Binance US has terminated a billion-dollar asset purchase agreement with digital asset broker Voyager Digital Ltd, according to a statement released by Voyager. The announcement was initially made via Twitter, where the company confirmed that it had received a letter from Binance US terminating the purchase agreement, which it described as “disappointing.” However, the broker also announced that its Chapter 11 plan would allow for the direct distribution of cash and crypto to its customers via the Voyager platform.
The deal was first disclosed towards the end of 2022 and faced several objections from the US Securities and Exchange Commission (SEC) but was eventually allowed to proceed after receiving court approval. Nevertheless, on 25th April 2023, Voyager revealed that the deal was no longer moving forward.
Voyager Digital had previously filed for bankruptcy in July 2022 citing “prolonged volatility and contagion in the crypto markets.” Before Binance stepped in to offer assistance, FTX was supposed to have helped Voyager, but its empire had collapsed. As the deal with Binance US has been terminated, Voyager’s Committee of Unsecured Creditors are reportedly investigating potential claims against the organization.

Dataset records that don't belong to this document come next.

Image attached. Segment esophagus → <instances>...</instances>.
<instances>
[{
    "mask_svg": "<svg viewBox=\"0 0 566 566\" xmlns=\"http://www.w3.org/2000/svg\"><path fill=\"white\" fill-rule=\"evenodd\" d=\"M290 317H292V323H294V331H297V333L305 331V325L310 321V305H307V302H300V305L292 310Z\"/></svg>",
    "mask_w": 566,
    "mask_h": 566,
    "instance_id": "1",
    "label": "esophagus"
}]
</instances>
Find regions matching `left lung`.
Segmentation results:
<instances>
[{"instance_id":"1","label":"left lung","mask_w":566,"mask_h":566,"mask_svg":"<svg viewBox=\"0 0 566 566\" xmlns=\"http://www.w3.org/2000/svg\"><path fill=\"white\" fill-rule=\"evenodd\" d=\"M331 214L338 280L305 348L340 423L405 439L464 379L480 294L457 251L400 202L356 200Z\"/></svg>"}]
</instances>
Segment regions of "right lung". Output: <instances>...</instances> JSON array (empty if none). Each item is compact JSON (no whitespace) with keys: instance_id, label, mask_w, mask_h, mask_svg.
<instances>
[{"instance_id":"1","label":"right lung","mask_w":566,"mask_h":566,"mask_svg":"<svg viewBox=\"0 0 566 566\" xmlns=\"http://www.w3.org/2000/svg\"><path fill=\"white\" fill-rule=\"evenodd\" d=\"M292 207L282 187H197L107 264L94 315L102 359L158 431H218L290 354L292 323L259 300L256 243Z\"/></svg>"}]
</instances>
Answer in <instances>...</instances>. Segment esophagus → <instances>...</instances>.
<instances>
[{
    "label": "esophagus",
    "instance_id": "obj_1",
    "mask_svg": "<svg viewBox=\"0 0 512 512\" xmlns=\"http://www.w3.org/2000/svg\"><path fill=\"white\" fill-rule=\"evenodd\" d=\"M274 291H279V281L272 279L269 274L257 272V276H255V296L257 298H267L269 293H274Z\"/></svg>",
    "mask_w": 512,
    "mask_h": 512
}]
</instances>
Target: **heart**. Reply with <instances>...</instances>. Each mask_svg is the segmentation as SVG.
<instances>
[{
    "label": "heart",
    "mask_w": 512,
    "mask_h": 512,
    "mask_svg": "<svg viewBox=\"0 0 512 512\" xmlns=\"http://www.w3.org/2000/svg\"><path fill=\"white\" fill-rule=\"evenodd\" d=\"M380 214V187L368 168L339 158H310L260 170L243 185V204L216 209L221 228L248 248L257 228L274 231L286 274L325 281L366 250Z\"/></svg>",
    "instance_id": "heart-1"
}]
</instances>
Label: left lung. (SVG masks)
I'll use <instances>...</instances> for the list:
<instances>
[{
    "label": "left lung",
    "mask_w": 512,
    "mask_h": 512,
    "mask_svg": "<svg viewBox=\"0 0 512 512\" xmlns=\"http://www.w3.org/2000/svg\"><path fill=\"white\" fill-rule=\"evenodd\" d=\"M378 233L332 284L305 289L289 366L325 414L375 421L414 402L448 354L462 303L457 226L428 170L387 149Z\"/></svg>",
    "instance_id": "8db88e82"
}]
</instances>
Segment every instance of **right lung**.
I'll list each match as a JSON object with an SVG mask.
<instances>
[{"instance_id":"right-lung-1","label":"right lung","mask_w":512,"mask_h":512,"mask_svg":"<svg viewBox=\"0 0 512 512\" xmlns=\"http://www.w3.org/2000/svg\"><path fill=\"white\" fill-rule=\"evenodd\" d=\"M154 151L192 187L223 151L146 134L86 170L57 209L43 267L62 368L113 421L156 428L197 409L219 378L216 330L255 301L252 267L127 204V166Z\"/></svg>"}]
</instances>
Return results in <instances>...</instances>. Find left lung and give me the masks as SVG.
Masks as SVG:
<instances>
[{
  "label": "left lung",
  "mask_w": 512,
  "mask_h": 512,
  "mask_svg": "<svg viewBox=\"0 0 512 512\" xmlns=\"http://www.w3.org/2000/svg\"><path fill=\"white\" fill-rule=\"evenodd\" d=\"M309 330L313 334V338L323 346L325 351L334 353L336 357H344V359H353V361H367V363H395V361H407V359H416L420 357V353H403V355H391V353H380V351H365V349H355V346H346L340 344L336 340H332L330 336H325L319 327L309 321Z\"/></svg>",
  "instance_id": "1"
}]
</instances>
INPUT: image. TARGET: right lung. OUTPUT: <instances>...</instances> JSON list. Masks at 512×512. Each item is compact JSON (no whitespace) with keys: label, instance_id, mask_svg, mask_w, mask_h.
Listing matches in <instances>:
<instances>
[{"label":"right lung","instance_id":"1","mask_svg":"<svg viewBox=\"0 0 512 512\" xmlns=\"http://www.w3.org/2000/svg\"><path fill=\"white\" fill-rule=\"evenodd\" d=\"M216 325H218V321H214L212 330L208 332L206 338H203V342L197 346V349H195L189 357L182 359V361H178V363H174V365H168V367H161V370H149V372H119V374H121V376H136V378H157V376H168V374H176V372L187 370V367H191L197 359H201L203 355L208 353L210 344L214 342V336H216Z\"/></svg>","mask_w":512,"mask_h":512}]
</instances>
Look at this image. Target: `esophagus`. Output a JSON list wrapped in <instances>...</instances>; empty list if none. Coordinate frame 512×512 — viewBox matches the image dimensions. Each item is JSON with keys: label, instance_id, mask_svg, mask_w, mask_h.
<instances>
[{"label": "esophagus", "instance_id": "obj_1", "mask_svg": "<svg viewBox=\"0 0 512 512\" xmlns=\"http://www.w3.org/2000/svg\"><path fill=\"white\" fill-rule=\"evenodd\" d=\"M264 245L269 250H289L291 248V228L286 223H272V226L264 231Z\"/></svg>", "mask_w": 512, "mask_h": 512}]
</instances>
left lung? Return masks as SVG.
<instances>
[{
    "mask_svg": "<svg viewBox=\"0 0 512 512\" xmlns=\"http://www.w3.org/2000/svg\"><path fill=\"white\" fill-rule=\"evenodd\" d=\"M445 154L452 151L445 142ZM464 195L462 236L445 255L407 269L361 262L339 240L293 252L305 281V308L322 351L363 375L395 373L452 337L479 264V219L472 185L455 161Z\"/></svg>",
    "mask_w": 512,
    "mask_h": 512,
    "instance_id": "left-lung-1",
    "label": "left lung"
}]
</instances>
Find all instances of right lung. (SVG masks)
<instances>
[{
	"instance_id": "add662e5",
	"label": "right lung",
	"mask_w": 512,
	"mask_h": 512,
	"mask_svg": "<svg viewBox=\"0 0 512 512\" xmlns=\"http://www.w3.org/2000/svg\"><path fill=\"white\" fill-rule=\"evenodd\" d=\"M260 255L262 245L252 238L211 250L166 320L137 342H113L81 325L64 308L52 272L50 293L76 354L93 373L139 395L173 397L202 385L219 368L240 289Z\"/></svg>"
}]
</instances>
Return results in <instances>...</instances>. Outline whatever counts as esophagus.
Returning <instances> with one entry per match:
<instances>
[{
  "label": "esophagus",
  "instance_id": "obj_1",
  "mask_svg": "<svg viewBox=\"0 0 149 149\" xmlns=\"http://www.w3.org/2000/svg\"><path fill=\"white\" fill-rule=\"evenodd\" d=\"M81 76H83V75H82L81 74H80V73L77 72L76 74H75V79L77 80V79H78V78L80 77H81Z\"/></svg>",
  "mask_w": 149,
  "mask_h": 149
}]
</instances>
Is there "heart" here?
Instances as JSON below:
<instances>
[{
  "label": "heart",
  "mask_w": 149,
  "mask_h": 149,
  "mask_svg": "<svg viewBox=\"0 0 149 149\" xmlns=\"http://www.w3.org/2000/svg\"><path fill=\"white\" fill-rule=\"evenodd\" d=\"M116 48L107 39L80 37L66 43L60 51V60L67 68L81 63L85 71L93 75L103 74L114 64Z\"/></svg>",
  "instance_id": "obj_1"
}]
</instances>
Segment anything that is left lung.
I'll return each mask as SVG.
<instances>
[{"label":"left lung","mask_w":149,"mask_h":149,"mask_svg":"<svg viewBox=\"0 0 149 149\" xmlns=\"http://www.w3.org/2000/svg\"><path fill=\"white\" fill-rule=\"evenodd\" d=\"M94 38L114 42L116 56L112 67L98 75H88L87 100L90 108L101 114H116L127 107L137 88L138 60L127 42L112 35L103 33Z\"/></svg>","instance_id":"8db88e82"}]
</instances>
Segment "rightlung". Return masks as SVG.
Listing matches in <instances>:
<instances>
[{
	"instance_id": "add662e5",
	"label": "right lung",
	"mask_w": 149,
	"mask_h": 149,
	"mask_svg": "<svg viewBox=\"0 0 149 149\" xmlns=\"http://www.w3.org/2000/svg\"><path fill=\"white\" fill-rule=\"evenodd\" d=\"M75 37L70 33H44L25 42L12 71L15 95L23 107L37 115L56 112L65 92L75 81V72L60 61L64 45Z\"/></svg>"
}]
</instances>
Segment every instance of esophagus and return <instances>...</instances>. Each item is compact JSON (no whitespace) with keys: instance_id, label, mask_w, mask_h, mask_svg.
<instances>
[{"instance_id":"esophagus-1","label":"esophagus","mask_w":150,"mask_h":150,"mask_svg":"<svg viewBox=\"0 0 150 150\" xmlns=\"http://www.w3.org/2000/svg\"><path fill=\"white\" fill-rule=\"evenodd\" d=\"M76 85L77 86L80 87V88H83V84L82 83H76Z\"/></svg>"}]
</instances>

The termination of the deal with Binance US has prompted much speculation, with many wondering why the exchange had decided to pull out of the agreement. However, no official reason has been provided, leaving individuals within the crypto community to speculate about the potential reasons.
In conclusion, Binance US’s decision to terminate its billion-dollar asset purchase agreement with Voyager is a significant one for the digital asset broker. While the direct distribution of cash and crypto via the Voyager platform means that customers will not be affected by the deal’s termination, the loss of such a significant deal will undoubtedly have an impact on the company’s future financial performance.